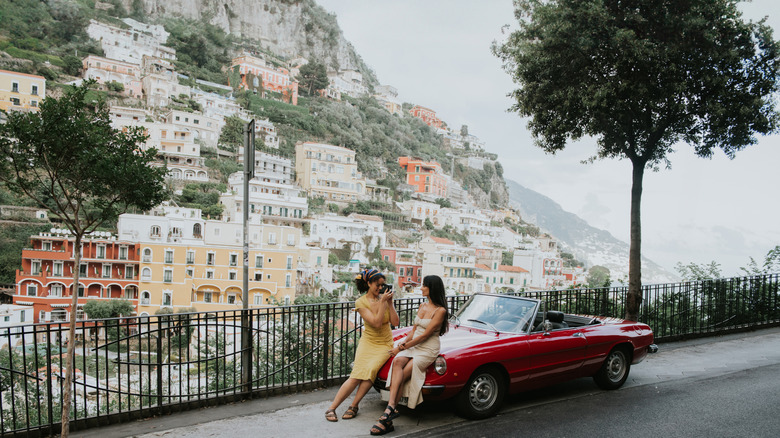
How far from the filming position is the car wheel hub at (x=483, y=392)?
5.52 m

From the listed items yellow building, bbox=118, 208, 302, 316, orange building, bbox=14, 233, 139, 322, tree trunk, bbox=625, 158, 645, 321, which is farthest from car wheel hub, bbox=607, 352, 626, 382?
orange building, bbox=14, 233, 139, 322

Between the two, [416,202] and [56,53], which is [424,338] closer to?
[416,202]

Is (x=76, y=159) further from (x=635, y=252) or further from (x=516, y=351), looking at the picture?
(x=635, y=252)

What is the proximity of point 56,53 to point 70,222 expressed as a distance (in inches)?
5445

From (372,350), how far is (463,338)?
41.7 inches

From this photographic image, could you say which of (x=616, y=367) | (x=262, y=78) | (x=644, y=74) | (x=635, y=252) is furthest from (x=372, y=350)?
(x=262, y=78)

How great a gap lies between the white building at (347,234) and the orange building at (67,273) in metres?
33.1

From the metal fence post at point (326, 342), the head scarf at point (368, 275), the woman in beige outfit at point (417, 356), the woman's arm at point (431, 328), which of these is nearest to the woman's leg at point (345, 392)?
the woman in beige outfit at point (417, 356)

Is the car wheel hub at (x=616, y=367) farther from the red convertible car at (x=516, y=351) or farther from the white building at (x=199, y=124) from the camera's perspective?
the white building at (x=199, y=124)

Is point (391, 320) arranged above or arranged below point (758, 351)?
above

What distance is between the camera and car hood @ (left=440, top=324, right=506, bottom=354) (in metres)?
5.53

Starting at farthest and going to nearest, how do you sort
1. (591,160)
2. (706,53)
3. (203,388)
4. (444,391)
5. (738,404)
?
(591,160)
(706,53)
(203,388)
(738,404)
(444,391)

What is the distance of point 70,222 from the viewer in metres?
4.98

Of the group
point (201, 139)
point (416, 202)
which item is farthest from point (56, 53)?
point (416, 202)
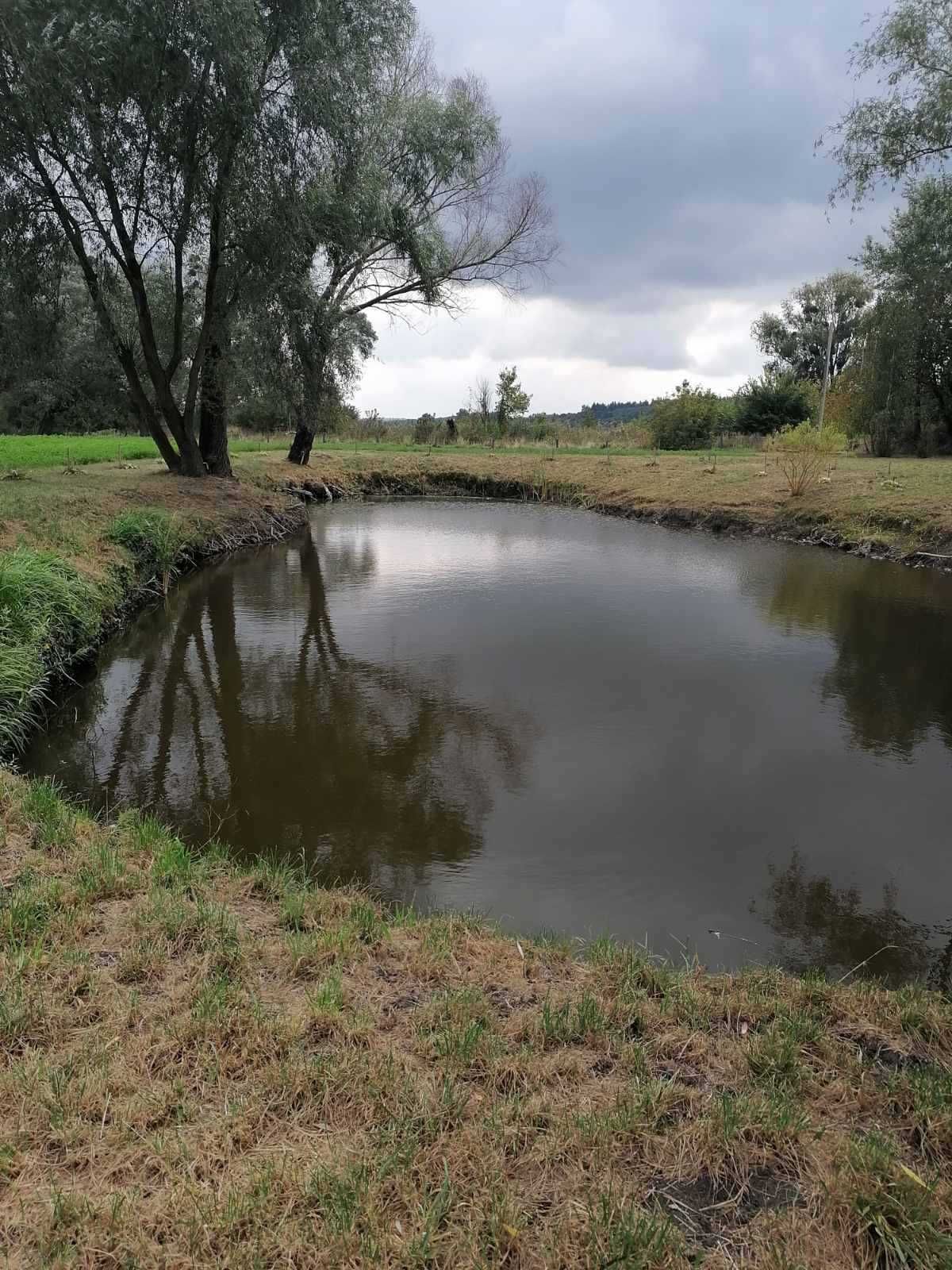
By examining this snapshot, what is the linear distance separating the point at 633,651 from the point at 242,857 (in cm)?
559

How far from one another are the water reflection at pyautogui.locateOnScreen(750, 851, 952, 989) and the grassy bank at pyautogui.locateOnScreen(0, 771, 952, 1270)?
489mm

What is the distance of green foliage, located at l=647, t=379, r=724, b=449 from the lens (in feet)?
111

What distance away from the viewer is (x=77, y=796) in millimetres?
5434

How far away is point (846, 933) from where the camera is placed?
4.20 m

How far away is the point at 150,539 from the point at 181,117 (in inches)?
291

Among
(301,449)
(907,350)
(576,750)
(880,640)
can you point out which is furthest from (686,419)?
(576,750)

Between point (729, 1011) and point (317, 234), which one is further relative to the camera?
point (317, 234)

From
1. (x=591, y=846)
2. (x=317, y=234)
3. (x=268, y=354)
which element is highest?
(x=317, y=234)

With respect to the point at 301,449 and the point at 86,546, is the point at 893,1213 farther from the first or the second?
the point at 301,449

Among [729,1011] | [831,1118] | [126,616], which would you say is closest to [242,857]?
[729,1011]

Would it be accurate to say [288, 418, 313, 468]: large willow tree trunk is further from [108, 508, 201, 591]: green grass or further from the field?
the field

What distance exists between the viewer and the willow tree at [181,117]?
11.9m

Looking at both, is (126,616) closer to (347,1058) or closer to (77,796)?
(77,796)

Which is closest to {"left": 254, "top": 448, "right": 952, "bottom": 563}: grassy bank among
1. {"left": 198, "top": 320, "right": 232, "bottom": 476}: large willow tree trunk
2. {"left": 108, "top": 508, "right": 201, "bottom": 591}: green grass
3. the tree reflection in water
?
{"left": 198, "top": 320, "right": 232, "bottom": 476}: large willow tree trunk
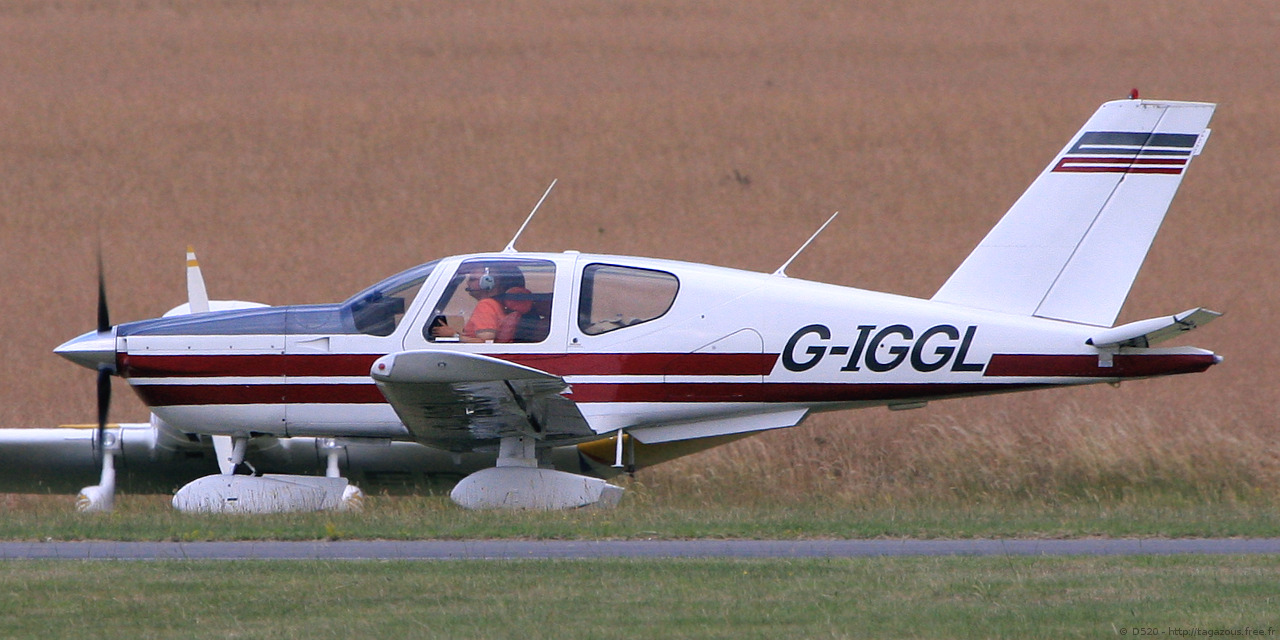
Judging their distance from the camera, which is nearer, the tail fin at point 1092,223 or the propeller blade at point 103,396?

[AIM OF THE EXERCISE]:
Write the listing out a second time exactly, dropping all images.

[EXERCISE OUTPUT]:
How far from the filming position is the car wheel hub at (x=483, y=392)?
5.52 m

From the listed items yellow building, bbox=118, 208, 302, 316, orange building, bbox=14, 233, 139, 322, tree trunk, bbox=625, 158, 645, 321, which is farthest from car wheel hub, bbox=607, 352, 626, 382?
orange building, bbox=14, 233, 139, 322

Between the two, [416,202] and [56,53], which is [424,338] closer to?
[416,202]

Is (x=76, y=159) further from (x=635, y=252) or further from (x=516, y=351), looking at the picture?
(x=635, y=252)

What is the proximity of point 56,53 to point 70,222 expressed as a distance (in inches)?
5445

From (372,350), how far is (463,338)?
41.7 inches

From this photographic image, could you say which of (x=616, y=367) | (x=262, y=78) | (x=644, y=74) | (x=635, y=252) is furthest from (x=372, y=350)?
(x=262, y=78)

How great a gap lies between the white building at (347,234) and the orange building at (67,273) in metres?
33.1

From the metal fence post at point (326, 342), the head scarf at point (368, 275), the woman in beige outfit at point (417, 356), the woman's arm at point (431, 328), which of these is nearest to the woman's leg at point (345, 392)?
the woman in beige outfit at point (417, 356)

Is the car wheel hub at (x=616, y=367) farther from the red convertible car at (x=516, y=351) or farther from the white building at (x=199, y=124) from the camera's perspective?
the white building at (x=199, y=124)

Is point (391, 320) arranged above or arranged below point (758, 351)?
above

What distance is between the camera and car hood @ (left=440, top=324, right=506, bottom=354) (in metres)?
5.53

Starting at farthest and going to nearest, how do you sort
1. (591,160)
2. (706,53)
3. (203,388)
4. (444,391)
5. (738,404)
?
(591,160)
(706,53)
(203,388)
(738,404)
(444,391)

What is the distance of point 70,222 from the viewer in metres?
4.98

Of the group
point (201, 139)
point (416, 202)
which item is farthest from point (56, 53)?
point (416, 202)
By examining this snapshot, what is the linear distance separating the point at 633,651 from the point at 242,857 (in cm)?
559

How far from one another are the water reflection at pyautogui.locateOnScreen(750, 851, 952, 989) and the grassy bank at pyautogui.locateOnScreen(0, 771, 952, 1270)?
489mm

What is the distance of green foliage, located at l=647, t=379, r=724, b=449 from the lens (in feet)?
111

What distance away from the viewer is (x=77, y=796) in millimetres?
5434

How far away is point (846, 933) from where the camera is placed?
4.20 m

How far away is the point at 150,539 from the point at 181,117 (in inches)?
291

Among
(301,449)
(907,350)
(576,750)
(880,640)
can you point out which is furthest from (686,419)?
(576,750)

Between point (729, 1011) and point (317, 234), which one is further relative to the camera?
point (317, 234)

From
1. (x=591, y=846)
2. (x=317, y=234)
3. (x=268, y=354)
which element is highest?
(x=317, y=234)

With respect to the point at 301,449 and the point at 86,546, is the point at 893,1213 farther from the first or the second?
the point at 301,449

Among [729,1011] | [831,1118] | [126,616], which would you say is closest to [242,857]?
[729,1011]

Would it be accurate to say [288, 418, 313, 468]: large willow tree trunk is further from [108, 508, 201, 591]: green grass or further from the field?
the field

What distance exists between the viewer and the willow tree at [181,117]?
11.9m

Looking at both, is (126,616) closer to (347,1058) or closer to (77,796)?
(77,796)

Which is closest to {"left": 254, "top": 448, "right": 952, "bottom": 563}: grassy bank among
1. {"left": 198, "top": 320, "right": 232, "bottom": 476}: large willow tree trunk
2. {"left": 108, "top": 508, "right": 201, "bottom": 591}: green grass
3. the tree reflection in water
?
{"left": 198, "top": 320, "right": 232, "bottom": 476}: large willow tree trunk
Judging their distance from the camera, which is nearer, the tail fin at point 1092,223 or the propeller blade at point 103,396?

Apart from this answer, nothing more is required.